Through me the road to the city of desolation,
Through me the road to sorrows diuturnal,
Through me the road among the lost creation.
Justice moved my great maker; God eternal
Wrought me: the power, and the unsearchably
High wisdom, and the primal love supernal.
Nothing ere I was made was made to be
Save things eterne, and I eterne abide;
Lay down all hope, you that go in by me.

-- Dorothy L. Sayers

Through me the way into the suffering city
Through me the way into the eternal pain
Through me the way through the Lost People
Justice moved my High Artificer
My maker was divine authority
The highest wisdom, and the primal love.
Before me nothing was created
That was not eternal, and I endure eternally.
Abandon all hope, you who enter!

-- compilation of various translations


Wright's translation is somewhat annoying in that, while it has frequent rhymes, it does not have a rhyme scheme per se, much less the strict terza rima of the Tuscan. I find Sayers's version to be just as elegant and readable, while preserving the energy of the rhyme.

If anyone has the first three lines of Fowler's translation of Canto III, please let me know. The text of the Fowler translation above was assimilated from the writeup by dem bones which formerly stood at the top of this node.

The first words of the first sentence of the first chapter of Bret Easton Ellis' American Psycho begins with this phrase from Dante's The Inferno in capital letters:

"ABANDON ALL HOPE YE WHO ENTER HERE is scrawled in blood red lettering on the side of the Chemical Bank near the corner of Eleventh and First and is in print large enough to be seen from the backseat of the cab as it lurches forward in the traffic leaving Wall Street..."

The appearance of these words as the beginning of the novel can be interpreted as indicative that the rest of the book portrays a Hell of sorts. Despite all the sadistic joys Patrick Bateman (the central character) indulges in throughout the book (without getting into whether or not he actually did, depending on how you look at it) in the end he's still as dissatisfied with everything as he was in the beginning, if not more so.
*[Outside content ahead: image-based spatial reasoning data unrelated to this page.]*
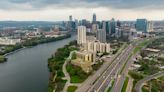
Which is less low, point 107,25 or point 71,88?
point 107,25

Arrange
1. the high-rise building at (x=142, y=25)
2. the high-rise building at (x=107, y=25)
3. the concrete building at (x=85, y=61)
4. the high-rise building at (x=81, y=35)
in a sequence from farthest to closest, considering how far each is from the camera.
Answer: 1. the high-rise building at (x=142, y=25)
2. the high-rise building at (x=107, y=25)
3. the high-rise building at (x=81, y=35)
4. the concrete building at (x=85, y=61)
This interpretation is also supported with the book's closing words ("THIS IS NOT AN EXIT"), implying that Bateman has not escaped what he has descended into: The book ends but Hell does not. This ties in with the satire of the extremes of the 1980s that the book is. The world may, more or less, have emerged from those extremes and vices but Bateman, as the personification of those extremes and vices, cannot escape from them. At least, not so easily.
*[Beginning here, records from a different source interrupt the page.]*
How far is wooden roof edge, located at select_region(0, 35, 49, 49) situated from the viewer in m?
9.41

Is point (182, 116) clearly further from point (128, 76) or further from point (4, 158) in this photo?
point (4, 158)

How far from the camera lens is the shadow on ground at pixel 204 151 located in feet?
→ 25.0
In the translation by John Ciardi, used in the Modern Library Edition of Inferno the first nine lines of Canto III read as follows:


I AM THE WAY INTO THE CITY OF WOE.
I AM THE WAY TO A FORSAKEN PEOPLE.
I AM THE WAY INTO ETERNAL SORROW.

SACRED JUSTICE MOVED MY ARCHITECT.
I WAS RAISED HERE BY DIVINE OMNIPOTENCE,
PRIMORDIAL LOVE AND ULTIMATE INTELLECT.

ONLY THOSE ELEMENTS TIME CANNOT WEAR
WERE MADE BEFORE ME, AND BEYOND TIME I STAND.
ABANDON ALL HOPE, YE WHO ENTER HERE.


This is inscribed directly on the gate to Hell and does not serve as a warning because all oncoming souls are already damned. It is simply informative and rhetorical to a point. Vergil informs Dante that it does not apply to him.